Let’s understand the techniques behind securing the passwords.

Generally there are two techniques to store your password you might have heard of. Hashing and Encryption. Hashing and encryption both are different approaches that might have made you confused. Let’s see the difference.


What is Encryption

Lets say, you want to send a message to your friend and you don’t want others to read it. You will set some kind of password or keyphrase to open the message. You will share the keyphrase to your friend and he can see the message only after putting the keyphrase. 

Restricting your message to open by keyphrase or password is encryption and opening the message by the provided keyphrase or password is decryption.

As you might have guessed, encryption is a two-way method. The encrypted string can be decrypted with the proper key. You must have the proper key to encrypt or decrypt the string. Encryption is very useful in the areas other than password. It’s not a good strategy to secure the password. If the database is compromised, there might be very good chances, all user accounts will be compromised.

So how does it work? User enters a password and user id in a browser and sends it to the server. Server encrypts the password using the key and checks with the stored password. If both are the same, the user gets authenticated. If the attacker has the encrypted password, they can easily generate millions of keys to check and decrypt the string.


What is Hashing

Take an example of making tea, you add water, sugar, tea leaves, milk and boil it to make tea. Once tea is ready, no one can separate any of the ingredients to know what made this taste . If the quantity of any of the ingredients is changed, it will change the taste. 

Hashing works the same way, You can add pieces of information to the algorithm and get the hash. You can not get the added information from the hash. However you can make another hash if anything changes in the information.

Unlike encryption, Hashing is an irreversible, one-way function. It produces a fixed-length string that can not be reversed. There is no way to reverse the hashing process to reveal the original password. You can compare hash against another hash to compare passwords, weather its same or not. 

So how does it work? User enters a password and user id in a browser and sends it to the server. Server generates a hash using the same algorithm which was used to generate the first time password and matches both hash. If both are the same, the user authenticated. 

Stealing hashed passwords also gives attackers a good chance to reverse the hashing process and get the password because normally people didn’t use a complete random password, they use normal string. Attackers can run millions of common passwords in the hashing algorithm and can get the matching hash (called a rainbow table) with the password hash.

Now which method should we use? Both have pros and cons. Protection against those is to salt the hash. Now you must have heard about salting the password. Let me explain to you how salting works.

Salt the Hash

Before generating a hash, you can add a random number as a salt to each password before it is hashed. The generated hash will be the combination of password and salt. It will not match with the rainbow table. Now the attacker can try random numbers as a salt to the common password to generate hash. But salting makes it impractical to generate matching hash.

You should not use general-purpose cryptographic hash functions like SHA256. You should use a specialized password hashing algorithm, some of them are below.

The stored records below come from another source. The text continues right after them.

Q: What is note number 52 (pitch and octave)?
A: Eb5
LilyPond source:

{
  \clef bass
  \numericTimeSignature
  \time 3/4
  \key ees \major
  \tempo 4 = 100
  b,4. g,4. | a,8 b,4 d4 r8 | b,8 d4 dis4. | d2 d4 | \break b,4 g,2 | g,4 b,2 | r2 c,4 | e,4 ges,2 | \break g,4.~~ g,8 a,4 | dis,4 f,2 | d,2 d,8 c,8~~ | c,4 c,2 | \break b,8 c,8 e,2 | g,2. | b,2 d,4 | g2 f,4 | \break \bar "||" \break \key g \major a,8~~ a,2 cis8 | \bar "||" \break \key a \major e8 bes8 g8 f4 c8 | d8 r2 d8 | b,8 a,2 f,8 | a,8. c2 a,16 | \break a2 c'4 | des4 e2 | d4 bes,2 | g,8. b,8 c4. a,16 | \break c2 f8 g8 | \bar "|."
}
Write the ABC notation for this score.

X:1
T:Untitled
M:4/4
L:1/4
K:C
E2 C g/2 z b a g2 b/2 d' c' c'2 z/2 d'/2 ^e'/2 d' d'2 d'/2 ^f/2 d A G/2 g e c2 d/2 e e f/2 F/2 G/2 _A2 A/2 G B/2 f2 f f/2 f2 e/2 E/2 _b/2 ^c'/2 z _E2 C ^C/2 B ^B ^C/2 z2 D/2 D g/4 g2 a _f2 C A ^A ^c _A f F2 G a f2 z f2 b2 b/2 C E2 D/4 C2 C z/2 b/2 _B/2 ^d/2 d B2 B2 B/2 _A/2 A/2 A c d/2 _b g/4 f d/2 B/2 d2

  • Argon2 (available in PHP 7.2 and newer)
  • Scrypt
  • Bcrypt 
  • PBKDF2 with HMAC-SHA256 or HMAC-SHA512

PHP provides Bcrypt for you. Let’s dive into the Bcrypt to know how it works.

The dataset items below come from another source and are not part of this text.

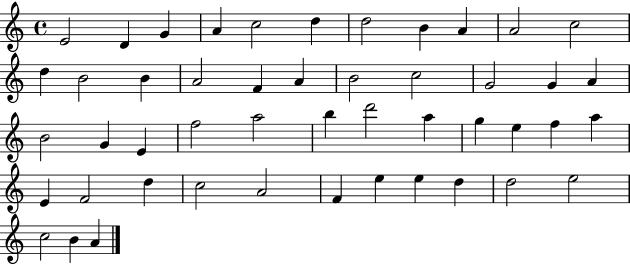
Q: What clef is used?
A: treble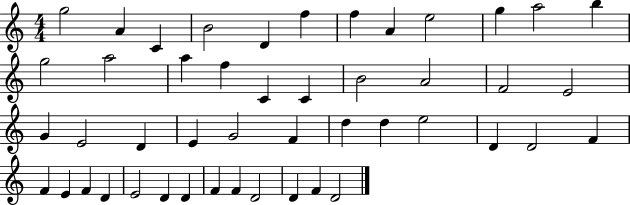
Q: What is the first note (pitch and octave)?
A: G5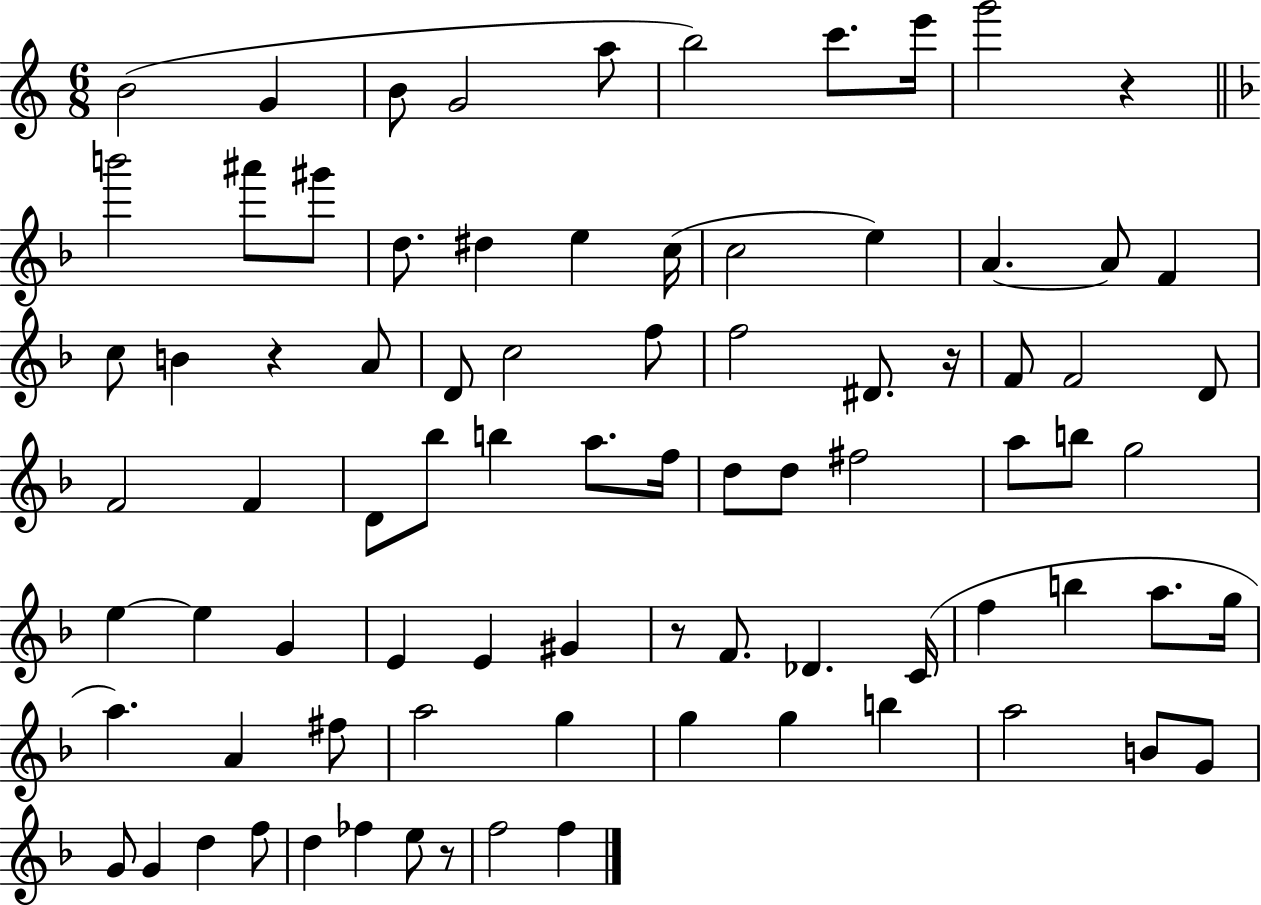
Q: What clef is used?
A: treble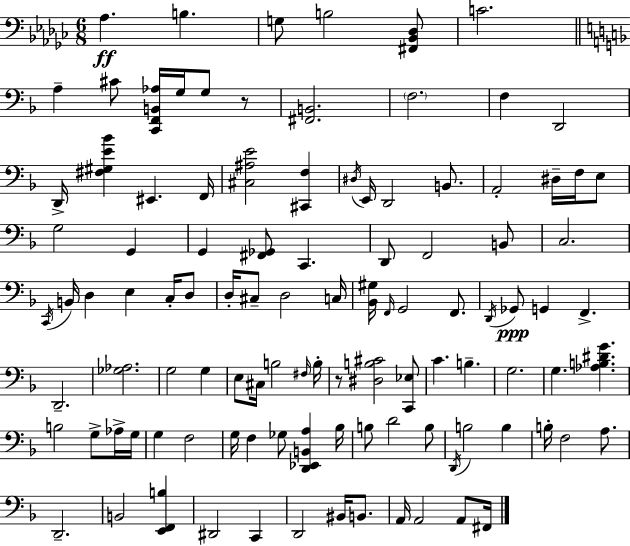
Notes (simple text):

Ab3/q. B3/q. G3/e B3/h [F#2,Bb2,Db3]/e C4/h. A3/q C#4/e [C2,F2,B2,Ab3]/s G3/s G3/e R/e [F#2,B2]/h. F3/h. F3/q D2/h D2/s [F#3,G#3,E4,Bb4]/q EIS2/q. F2/s [C#3,A#3,E4]/h [C#2,F3]/q D#3/s E2/s D2/h B2/e. A2/h D#3/s F3/s E3/e G3/h G2/q G2/q [F#2,Gb2]/e C2/q. D2/e F2/h B2/e C3/h. C2/s B2/s D3/q E3/q C3/s D3/e D3/s C#3/e D3/h C3/s [Bb2,G#3]/s F2/s G2/h F2/e. D2/s Gb2/e G2/q F2/q. D2/h. [Gb3,Ab3]/h. G3/h G3/q E3/e C#3/s B3/h F#3/s B3/s R/e [D#3,B3,C#4]/h [C2,Eb3]/e C4/q. B3/q. G3/h. G3/q. [Ab3,B3,D#4,G4]/q. B3/h G3/e Ab3/s G3/s G3/q F3/h G3/s F3/q Gb3/e [D2,Eb2,B2,A3]/q Bb3/s B3/e D4/h B3/e D2/s B3/h B3/q B3/s F3/h A3/e. D2/h. B2/h [E2,F2,B3]/q D#2/h C2/q D2/h BIS2/s B2/e. A2/s A2/h A2/e F#2/s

Hashing password in php using password_hash

Password_hash uses bcrypt which is the strongest algorithm currently php is using. You don’t need to add salt in password_hash as it takes care of password salting for you. The salt is stored, along with the algorithm, as part of the hash. password_verify() extracts this from hash to check the password, so you don’t need a separate database field to store your salts.

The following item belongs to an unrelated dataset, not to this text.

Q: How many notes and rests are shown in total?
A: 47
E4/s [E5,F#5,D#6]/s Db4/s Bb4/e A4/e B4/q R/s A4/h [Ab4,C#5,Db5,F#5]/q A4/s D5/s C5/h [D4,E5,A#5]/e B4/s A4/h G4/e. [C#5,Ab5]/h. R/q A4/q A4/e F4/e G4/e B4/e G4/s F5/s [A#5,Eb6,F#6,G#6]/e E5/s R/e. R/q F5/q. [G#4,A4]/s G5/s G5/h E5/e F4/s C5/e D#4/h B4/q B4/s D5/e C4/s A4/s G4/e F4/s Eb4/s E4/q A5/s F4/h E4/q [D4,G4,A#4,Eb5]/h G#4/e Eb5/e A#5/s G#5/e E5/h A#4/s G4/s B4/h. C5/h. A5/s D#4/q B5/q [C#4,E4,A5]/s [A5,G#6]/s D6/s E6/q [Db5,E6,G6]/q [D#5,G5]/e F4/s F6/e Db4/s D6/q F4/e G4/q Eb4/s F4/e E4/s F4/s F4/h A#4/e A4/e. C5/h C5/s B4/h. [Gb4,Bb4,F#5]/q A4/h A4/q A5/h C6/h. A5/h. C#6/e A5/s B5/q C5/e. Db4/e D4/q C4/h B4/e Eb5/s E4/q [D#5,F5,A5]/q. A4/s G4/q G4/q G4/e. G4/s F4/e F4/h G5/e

$passwordHash = password_hash('secret-password', PASSWORD_DEFAULT);
if (password_verify('any-password', $passwordHash)) {
    // Correct Password
} else {
    // Wrong password

In above example PASSWORD_DEFAULT parameter specifies that function should use bcrypt algorithm.

I hope this explanation would have helped you to understand encryption, hashing and salting the passwords. As you might have guessed, salting hash is the best option to secure your password. Salt makes everything better, isn’t it?

Each approach has its upsides and cons too, make an informed decision!